## Excerpt provided
# GT: Dallas Mavericks @ Minnesota Timberwolves



## croco (Feb 14, 2005)

*Dallas Mavericks [36-19] @ Minnesota Timberwolves [11-42]*
 | Sunday, February 24 2008 | Minneapolis, Minnesota | Target Center | 6:30 pm ET | 
| *TV*: FSNSW | *Radio*: KESN-FM 103.3; KFLC-AM 1270 (Spanish) |


*Game Notes*

Jason Kidd’s season debut with the Dallas Mavericks was underwhelming. His second game helped remind the team why it traded for Kidd in the first place.

After recording his highest assist total in more than a month, Kidd looks to continue to help the Mavericks emerge from their recent slump as they visit the struggling Minnesota Timberwolves on Sunday.

Dallas (36-19) acquired Kidd from New Jersey on Tuesday, hoping the 14-year veteran could help the Mavericks keep pace with the top teams in the loaded Western Conference. The Mavericks failed to do so in Kidd’s first game Wednesday, falling 104-93 against conference-leading New Orleans for their fourth loss in five games.

Kidd had eight points, five assists and six turnovers while consistently getting outmatched by Hornets point guard Chris Paul in that contest. He bounced back Friday, however, notching 15 assists and four steals as Dallas beat Memphis 98-83.

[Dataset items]
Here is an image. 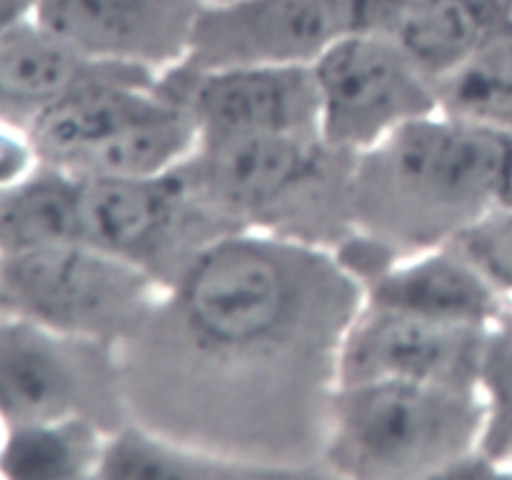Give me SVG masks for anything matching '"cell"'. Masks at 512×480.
I'll use <instances>...</instances> for the list:
<instances>
[{
	"mask_svg": "<svg viewBox=\"0 0 512 480\" xmlns=\"http://www.w3.org/2000/svg\"><path fill=\"white\" fill-rule=\"evenodd\" d=\"M128 423L118 345L80 338L8 310L0 315V423Z\"/></svg>",
	"mask_w": 512,
	"mask_h": 480,
	"instance_id": "5b68a950",
	"label": "cell"
},
{
	"mask_svg": "<svg viewBox=\"0 0 512 480\" xmlns=\"http://www.w3.org/2000/svg\"><path fill=\"white\" fill-rule=\"evenodd\" d=\"M155 80L158 75L148 70L105 65L98 75L63 95L30 125L28 140L38 163L75 173L95 148L163 103Z\"/></svg>",
	"mask_w": 512,
	"mask_h": 480,
	"instance_id": "4fadbf2b",
	"label": "cell"
},
{
	"mask_svg": "<svg viewBox=\"0 0 512 480\" xmlns=\"http://www.w3.org/2000/svg\"><path fill=\"white\" fill-rule=\"evenodd\" d=\"M108 435L90 420L5 428L0 473L30 480L98 478Z\"/></svg>",
	"mask_w": 512,
	"mask_h": 480,
	"instance_id": "d6986e66",
	"label": "cell"
},
{
	"mask_svg": "<svg viewBox=\"0 0 512 480\" xmlns=\"http://www.w3.org/2000/svg\"><path fill=\"white\" fill-rule=\"evenodd\" d=\"M365 303L450 323L493 328L510 310L473 263L453 245L403 255L363 285Z\"/></svg>",
	"mask_w": 512,
	"mask_h": 480,
	"instance_id": "5bb4252c",
	"label": "cell"
},
{
	"mask_svg": "<svg viewBox=\"0 0 512 480\" xmlns=\"http://www.w3.org/2000/svg\"><path fill=\"white\" fill-rule=\"evenodd\" d=\"M508 13L510 5L493 0H415L393 38L438 85L473 55Z\"/></svg>",
	"mask_w": 512,
	"mask_h": 480,
	"instance_id": "2e32d148",
	"label": "cell"
},
{
	"mask_svg": "<svg viewBox=\"0 0 512 480\" xmlns=\"http://www.w3.org/2000/svg\"><path fill=\"white\" fill-rule=\"evenodd\" d=\"M510 313H512V305H510Z\"/></svg>",
	"mask_w": 512,
	"mask_h": 480,
	"instance_id": "f1b7e54d",
	"label": "cell"
},
{
	"mask_svg": "<svg viewBox=\"0 0 512 480\" xmlns=\"http://www.w3.org/2000/svg\"><path fill=\"white\" fill-rule=\"evenodd\" d=\"M203 3H220V0H203Z\"/></svg>",
	"mask_w": 512,
	"mask_h": 480,
	"instance_id": "4316f807",
	"label": "cell"
},
{
	"mask_svg": "<svg viewBox=\"0 0 512 480\" xmlns=\"http://www.w3.org/2000/svg\"><path fill=\"white\" fill-rule=\"evenodd\" d=\"M485 408L478 388L368 380L340 385L330 408L328 478H455L480 450Z\"/></svg>",
	"mask_w": 512,
	"mask_h": 480,
	"instance_id": "277c9868",
	"label": "cell"
},
{
	"mask_svg": "<svg viewBox=\"0 0 512 480\" xmlns=\"http://www.w3.org/2000/svg\"><path fill=\"white\" fill-rule=\"evenodd\" d=\"M508 475H512V463H510V468H508Z\"/></svg>",
	"mask_w": 512,
	"mask_h": 480,
	"instance_id": "83f0119b",
	"label": "cell"
},
{
	"mask_svg": "<svg viewBox=\"0 0 512 480\" xmlns=\"http://www.w3.org/2000/svg\"><path fill=\"white\" fill-rule=\"evenodd\" d=\"M488 330L380 308L363 300V308L345 335L340 385L410 380L478 388Z\"/></svg>",
	"mask_w": 512,
	"mask_h": 480,
	"instance_id": "8fae6325",
	"label": "cell"
},
{
	"mask_svg": "<svg viewBox=\"0 0 512 480\" xmlns=\"http://www.w3.org/2000/svg\"><path fill=\"white\" fill-rule=\"evenodd\" d=\"M0 290L13 313L120 348L163 285L95 245L63 240L0 255Z\"/></svg>",
	"mask_w": 512,
	"mask_h": 480,
	"instance_id": "8992f818",
	"label": "cell"
},
{
	"mask_svg": "<svg viewBox=\"0 0 512 480\" xmlns=\"http://www.w3.org/2000/svg\"><path fill=\"white\" fill-rule=\"evenodd\" d=\"M103 480H225L265 478L250 465L160 435L128 420L108 435L100 460Z\"/></svg>",
	"mask_w": 512,
	"mask_h": 480,
	"instance_id": "e0dca14e",
	"label": "cell"
},
{
	"mask_svg": "<svg viewBox=\"0 0 512 480\" xmlns=\"http://www.w3.org/2000/svg\"><path fill=\"white\" fill-rule=\"evenodd\" d=\"M435 90L438 110L512 138V13Z\"/></svg>",
	"mask_w": 512,
	"mask_h": 480,
	"instance_id": "ac0fdd59",
	"label": "cell"
},
{
	"mask_svg": "<svg viewBox=\"0 0 512 480\" xmlns=\"http://www.w3.org/2000/svg\"><path fill=\"white\" fill-rule=\"evenodd\" d=\"M105 65L113 63L85 58L35 18L15 25L0 38V123L28 133L50 105Z\"/></svg>",
	"mask_w": 512,
	"mask_h": 480,
	"instance_id": "9a60e30c",
	"label": "cell"
},
{
	"mask_svg": "<svg viewBox=\"0 0 512 480\" xmlns=\"http://www.w3.org/2000/svg\"><path fill=\"white\" fill-rule=\"evenodd\" d=\"M160 95L188 110L200 140L245 135L320 133V100L313 65L190 70L158 75Z\"/></svg>",
	"mask_w": 512,
	"mask_h": 480,
	"instance_id": "9c48e42d",
	"label": "cell"
},
{
	"mask_svg": "<svg viewBox=\"0 0 512 480\" xmlns=\"http://www.w3.org/2000/svg\"><path fill=\"white\" fill-rule=\"evenodd\" d=\"M78 228L83 243L133 263L163 288L200 250L238 230L178 168L148 178H78Z\"/></svg>",
	"mask_w": 512,
	"mask_h": 480,
	"instance_id": "52a82bcc",
	"label": "cell"
},
{
	"mask_svg": "<svg viewBox=\"0 0 512 480\" xmlns=\"http://www.w3.org/2000/svg\"><path fill=\"white\" fill-rule=\"evenodd\" d=\"M498 208H512V138L435 113L355 155L353 220L395 258L448 245Z\"/></svg>",
	"mask_w": 512,
	"mask_h": 480,
	"instance_id": "7a4b0ae2",
	"label": "cell"
},
{
	"mask_svg": "<svg viewBox=\"0 0 512 480\" xmlns=\"http://www.w3.org/2000/svg\"><path fill=\"white\" fill-rule=\"evenodd\" d=\"M313 73L320 135L345 153H363L438 110L435 83L390 35L348 30L315 60Z\"/></svg>",
	"mask_w": 512,
	"mask_h": 480,
	"instance_id": "ba28073f",
	"label": "cell"
},
{
	"mask_svg": "<svg viewBox=\"0 0 512 480\" xmlns=\"http://www.w3.org/2000/svg\"><path fill=\"white\" fill-rule=\"evenodd\" d=\"M485 420L480 453L493 460L503 475L512 463V313L508 310L488 330L478 378Z\"/></svg>",
	"mask_w": 512,
	"mask_h": 480,
	"instance_id": "ffe728a7",
	"label": "cell"
},
{
	"mask_svg": "<svg viewBox=\"0 0 512 480\" xmlns=\"http://www.w3.org/2000/svg\"><path fill=\"white\" fill-rule=\"evenodd\" d=\"M38 165L28 133L0 123V188L28 178Z\"/></svg>",
	"mask_w": 512,
	"mask_h": 480,
	"instance_id": "603a6c76",
	"label": "cell"
},
{
	"mask_svg": "<svg viewBox=\"0 0 512 480\" xmlns=\"http://www.w3.org/2000/svg\"><path fill=\"white\" fill-rule=\"evenodd\" d=\"M355 155L320 133L200 140L183 178L238 230L338 250L355 233Z\"/></svg>",
	"mask_w": 512,
	"mask_h": 480,
	"instance_id": "3957f363",
	"label": "cell"
},
{
	"mask_svg": "<svg viewBox=\"0 0 512 480\" xmlns=\"http://www.w3.org/2000/svg\"><path fill=\"white\" fill-rule=\"evenodd\" d=\"M38 5L40 0H0V38L10 33L15 25L35 18Z\"/></svg>",
	"mask_w": 512,
	"mask_h": 480,
	"instance_id": "cb8c5ba5",
	"label": "cell"
},
{
	"mask_svg": "<svg viewBox=\"0 0 512 480\" xmlns=\"http://www.w3.org/2000/svg\"><path fill=\"white\" fill-rule=\"evenodd\" d=\"M415 0H345L348 30L355 33H378L393 38L400 20Z\"/></svg>",
	"mask_w": 512,
	"mask_h": 480,
	"instance_id": "7402d4cb",
	"label": "cell"
},
{
	"mask_svg": "<svg viewBox=\"0 0 512 480\" xmlns=\"http://www.w3.org/2000/svg\"><path fill=\"white\" fill-rule=\"evenodd\" d=\"M203 0H40L35 20L80 55L163 75L185 60Z\"/></svg>",
	"mask_w": 512,
	"mask_h": 480,
	"instance_id": "7c38bea8",
	"label": "cell"
},
{
	"mask_svg": "<svg viewBox=\"0 0 512 480\" xmlns=\"http://www.w3.org/2000/svg\"><path fill=\"white\" fill-rule=\"evenodd\" d=\"M363 285L335 250L233 230L118 348L128 418L265 478H328L330 408Z\"/></svg>",
	"mask_w": 512,
	"mask_h": 480,
	"instance_id": "6da1fadb",
	"label": "cell"
},
{
	"mask_svg": "<svg viewBox=\"0 0 512 480\" xmlns=\"http://www.w3.org/2000/svg\"><path fill=\"white\" fill-rule=\"evenodd\" d=\"M493 3H500V5H510V8H512V0H493Z\"/></svg>",
	"mask_w": 512,
	"mask_h": 480,
	"instance_id": "484cf974",
	"label": "cell"
},
{
	"mask_svg": "<svg viewBox=\"0 0 512 480\" xmlns=\"http://www.w3.org/2000/svg\"><path fill=\"white\" fill-rule=\"evenodd\" d=\"M345 33V0L203 3L180 68L313 65Z\"/></svg>",
	"mask_w": 512,
	"mask_h": 480,
	"instance_id": "30bf717a",
	"label": "cell"
},
{
	"mask_svg": "<svg viewBox=\"0 0 512 480\" xmlns=\"http://www.w3.org/2000/svg\"><path fill=\"white\" fill-rule=\"evenodd\" d=\"M10 310V305H8V300H5V295H3V290H0V315H5Z\"/></svg>",
	"mask_w": 512,
	"mask_h": 480,
	"instance_id": "d4e9b609",
	"label": "cell"
},
{
	"mask_svg": "<svg viewBox=\"0 0 512 480\" xmlns=\"http://www.w3.org/2000/svg\"><path fill=\"white\" fill-rule=\"evenodd\" d=\"M478 273L512 303V208H498L453 240Z\"/></svg>",
	"mask_w": 512,
	"mask_h": 480,
	"instance_id": "44dd1931",
	"label": "cell"
}]
</instances>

## What to do
**1.** Retype the passage of the Mavericks–Timberwolves game thread from "After recording his" up to and including "in five games.".
**2.** Pull out every line of the records that contains the string "instances", matching case exactly.

## Complete answers
**1.**
After recording his highest assist total in more than a month, Kidd looks to continue to help the Mavericks emerge from their recent slump as they visit the struggling Minnesota Timberwolves on Sunday.

Dallas (36-19) acquired Kidd from New Jersey on Tuesday, hoping the 14-year veteran could help the Mavericks keep pace with the top teams in the loaded Western Conference. The Mavericks failed to do so in Kidd’s first game Wednesday, falling 104-93 against conference-leading New Orleans for their fourth loss in five games.

**2.**
I'll use <instances>...</instances> for the list:
<instances>
</instances>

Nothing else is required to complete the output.